▶ RECORDS SUPPLIED:

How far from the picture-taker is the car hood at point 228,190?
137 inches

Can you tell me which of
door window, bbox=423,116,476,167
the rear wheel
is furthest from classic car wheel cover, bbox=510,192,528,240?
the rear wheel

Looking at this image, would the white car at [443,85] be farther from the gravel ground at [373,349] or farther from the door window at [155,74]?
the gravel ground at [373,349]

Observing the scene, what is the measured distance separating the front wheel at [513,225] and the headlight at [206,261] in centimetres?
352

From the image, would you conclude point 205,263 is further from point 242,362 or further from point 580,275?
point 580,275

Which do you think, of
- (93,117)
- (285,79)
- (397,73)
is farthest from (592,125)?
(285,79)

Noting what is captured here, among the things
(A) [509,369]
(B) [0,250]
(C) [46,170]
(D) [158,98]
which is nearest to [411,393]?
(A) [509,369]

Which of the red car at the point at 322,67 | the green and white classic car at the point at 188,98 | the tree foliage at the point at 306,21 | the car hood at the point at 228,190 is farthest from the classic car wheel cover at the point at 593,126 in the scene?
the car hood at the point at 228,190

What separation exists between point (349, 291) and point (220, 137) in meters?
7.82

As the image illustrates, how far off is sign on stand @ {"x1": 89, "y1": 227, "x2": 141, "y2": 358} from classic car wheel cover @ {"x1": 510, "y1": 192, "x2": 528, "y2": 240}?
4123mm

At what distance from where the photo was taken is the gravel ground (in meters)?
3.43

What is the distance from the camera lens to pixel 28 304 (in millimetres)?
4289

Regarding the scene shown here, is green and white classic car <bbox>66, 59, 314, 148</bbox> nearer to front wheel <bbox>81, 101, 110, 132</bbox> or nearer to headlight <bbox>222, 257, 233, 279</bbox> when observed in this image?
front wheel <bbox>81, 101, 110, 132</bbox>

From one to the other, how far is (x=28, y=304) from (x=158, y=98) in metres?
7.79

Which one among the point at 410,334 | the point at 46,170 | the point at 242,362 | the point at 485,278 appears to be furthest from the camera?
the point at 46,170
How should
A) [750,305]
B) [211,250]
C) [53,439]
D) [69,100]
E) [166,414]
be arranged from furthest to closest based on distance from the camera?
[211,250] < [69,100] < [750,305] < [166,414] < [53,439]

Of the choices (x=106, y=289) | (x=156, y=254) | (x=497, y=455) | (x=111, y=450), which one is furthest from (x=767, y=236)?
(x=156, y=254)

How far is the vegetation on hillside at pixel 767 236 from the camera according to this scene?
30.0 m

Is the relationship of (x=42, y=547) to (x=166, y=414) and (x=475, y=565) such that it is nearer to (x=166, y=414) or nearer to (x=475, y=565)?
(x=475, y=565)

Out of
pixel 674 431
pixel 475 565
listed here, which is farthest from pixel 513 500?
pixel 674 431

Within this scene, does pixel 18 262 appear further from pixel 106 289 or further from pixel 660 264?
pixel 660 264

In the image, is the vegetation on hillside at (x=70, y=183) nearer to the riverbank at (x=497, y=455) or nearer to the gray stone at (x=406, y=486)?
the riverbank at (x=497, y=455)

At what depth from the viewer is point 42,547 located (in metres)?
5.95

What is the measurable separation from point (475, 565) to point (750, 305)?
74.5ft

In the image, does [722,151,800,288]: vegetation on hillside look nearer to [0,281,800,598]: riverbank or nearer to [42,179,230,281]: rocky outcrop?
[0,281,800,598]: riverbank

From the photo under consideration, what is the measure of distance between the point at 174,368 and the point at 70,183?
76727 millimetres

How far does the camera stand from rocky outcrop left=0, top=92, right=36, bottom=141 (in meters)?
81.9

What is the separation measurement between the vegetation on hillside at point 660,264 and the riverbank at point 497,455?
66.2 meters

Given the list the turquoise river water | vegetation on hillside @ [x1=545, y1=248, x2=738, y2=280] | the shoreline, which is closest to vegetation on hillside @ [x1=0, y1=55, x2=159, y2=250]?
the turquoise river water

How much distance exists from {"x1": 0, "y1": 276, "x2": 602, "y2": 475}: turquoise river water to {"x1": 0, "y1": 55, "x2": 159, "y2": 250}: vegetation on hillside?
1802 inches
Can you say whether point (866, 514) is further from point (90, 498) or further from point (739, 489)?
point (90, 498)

* * *

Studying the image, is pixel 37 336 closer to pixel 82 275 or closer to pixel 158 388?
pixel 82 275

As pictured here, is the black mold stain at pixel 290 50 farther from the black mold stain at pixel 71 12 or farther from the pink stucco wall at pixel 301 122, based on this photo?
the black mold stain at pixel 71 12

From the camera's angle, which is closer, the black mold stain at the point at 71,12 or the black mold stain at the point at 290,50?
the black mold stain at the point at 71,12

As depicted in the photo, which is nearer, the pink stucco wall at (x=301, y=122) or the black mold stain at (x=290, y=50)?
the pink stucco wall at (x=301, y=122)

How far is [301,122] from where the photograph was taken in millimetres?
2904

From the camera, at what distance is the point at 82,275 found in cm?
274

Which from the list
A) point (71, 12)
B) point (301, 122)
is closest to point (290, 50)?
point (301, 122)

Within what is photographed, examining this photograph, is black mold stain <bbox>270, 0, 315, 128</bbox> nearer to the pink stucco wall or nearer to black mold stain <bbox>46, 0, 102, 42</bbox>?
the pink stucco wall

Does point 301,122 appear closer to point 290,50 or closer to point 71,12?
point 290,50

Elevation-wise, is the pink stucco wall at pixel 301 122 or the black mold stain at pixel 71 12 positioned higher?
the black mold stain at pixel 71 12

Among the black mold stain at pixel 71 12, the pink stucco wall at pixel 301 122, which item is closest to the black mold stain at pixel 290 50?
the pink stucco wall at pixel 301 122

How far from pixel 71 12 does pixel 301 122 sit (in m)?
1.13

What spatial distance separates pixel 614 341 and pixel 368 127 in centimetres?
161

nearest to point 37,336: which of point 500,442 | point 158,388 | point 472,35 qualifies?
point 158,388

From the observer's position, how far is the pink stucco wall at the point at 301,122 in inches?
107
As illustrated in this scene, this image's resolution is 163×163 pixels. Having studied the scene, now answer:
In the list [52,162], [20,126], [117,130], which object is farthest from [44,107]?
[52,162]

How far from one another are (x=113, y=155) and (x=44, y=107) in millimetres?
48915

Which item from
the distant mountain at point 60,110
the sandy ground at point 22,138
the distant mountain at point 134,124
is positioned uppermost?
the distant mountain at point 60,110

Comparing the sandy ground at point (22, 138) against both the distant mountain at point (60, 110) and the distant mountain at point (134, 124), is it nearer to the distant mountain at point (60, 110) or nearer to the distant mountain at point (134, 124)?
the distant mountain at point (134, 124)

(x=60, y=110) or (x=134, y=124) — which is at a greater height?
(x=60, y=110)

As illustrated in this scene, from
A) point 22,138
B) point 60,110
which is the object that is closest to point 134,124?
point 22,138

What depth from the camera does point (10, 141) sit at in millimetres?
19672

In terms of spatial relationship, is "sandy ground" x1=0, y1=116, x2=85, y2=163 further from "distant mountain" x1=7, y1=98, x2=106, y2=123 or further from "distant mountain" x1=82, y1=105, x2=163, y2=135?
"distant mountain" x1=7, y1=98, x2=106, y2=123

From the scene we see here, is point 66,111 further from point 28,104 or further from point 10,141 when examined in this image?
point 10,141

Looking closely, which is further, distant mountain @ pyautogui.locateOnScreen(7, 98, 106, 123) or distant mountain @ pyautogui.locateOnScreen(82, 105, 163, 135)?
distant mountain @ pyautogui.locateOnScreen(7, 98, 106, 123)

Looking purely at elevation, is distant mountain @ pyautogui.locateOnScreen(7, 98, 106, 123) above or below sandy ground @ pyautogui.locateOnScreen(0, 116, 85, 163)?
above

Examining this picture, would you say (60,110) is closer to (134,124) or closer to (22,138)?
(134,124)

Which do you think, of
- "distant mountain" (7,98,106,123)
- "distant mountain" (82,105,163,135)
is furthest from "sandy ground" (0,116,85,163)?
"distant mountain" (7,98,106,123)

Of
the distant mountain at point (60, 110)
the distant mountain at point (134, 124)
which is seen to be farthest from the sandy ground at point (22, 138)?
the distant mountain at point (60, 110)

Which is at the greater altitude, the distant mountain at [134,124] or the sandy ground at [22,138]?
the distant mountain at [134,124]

* * *

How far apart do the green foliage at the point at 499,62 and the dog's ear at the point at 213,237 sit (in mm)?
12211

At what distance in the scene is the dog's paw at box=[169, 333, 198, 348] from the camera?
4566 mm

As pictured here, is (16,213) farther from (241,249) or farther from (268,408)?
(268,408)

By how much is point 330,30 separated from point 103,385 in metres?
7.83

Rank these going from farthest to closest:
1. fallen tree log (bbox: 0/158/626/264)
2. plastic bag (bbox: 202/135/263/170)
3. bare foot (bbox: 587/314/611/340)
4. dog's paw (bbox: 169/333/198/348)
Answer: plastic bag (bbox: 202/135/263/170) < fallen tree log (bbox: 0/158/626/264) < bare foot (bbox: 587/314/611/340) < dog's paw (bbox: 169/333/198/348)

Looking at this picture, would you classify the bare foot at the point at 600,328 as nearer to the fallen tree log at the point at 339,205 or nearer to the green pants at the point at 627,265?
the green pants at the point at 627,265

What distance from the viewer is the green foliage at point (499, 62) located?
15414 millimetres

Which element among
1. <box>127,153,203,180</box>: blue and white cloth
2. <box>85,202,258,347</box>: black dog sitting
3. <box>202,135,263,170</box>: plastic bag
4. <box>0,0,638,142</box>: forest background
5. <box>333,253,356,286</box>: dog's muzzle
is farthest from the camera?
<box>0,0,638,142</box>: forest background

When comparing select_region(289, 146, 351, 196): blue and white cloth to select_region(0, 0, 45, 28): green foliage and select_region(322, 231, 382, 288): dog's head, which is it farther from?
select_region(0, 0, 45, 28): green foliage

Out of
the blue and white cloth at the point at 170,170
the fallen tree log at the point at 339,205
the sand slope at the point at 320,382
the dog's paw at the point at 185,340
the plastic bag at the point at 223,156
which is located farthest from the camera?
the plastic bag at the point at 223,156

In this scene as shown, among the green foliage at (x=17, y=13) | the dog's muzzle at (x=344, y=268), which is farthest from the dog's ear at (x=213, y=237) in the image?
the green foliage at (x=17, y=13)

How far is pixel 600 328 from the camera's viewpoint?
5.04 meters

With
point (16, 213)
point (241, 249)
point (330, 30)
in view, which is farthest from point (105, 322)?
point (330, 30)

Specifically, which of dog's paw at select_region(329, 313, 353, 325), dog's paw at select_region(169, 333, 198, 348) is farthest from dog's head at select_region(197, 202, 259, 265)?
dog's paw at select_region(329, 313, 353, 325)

▶ CHALLENGE:
Collect every line in the items above that contains the word "stand", and copy each of those lines out in full.

▶ SOLVED PROBLEM:
As the image illustrates, how far off is sign on stand @ {"x1": 89, "y1": 227, "x2": 141, "y2": 358} from classic car wheel cover @ {"x1": 510, "y1": 192, "x2": 528, "y2": 240}?
How far does the camera stand from rocky outcrop left=0, top=92, right=36, bottom=141 (in meters)?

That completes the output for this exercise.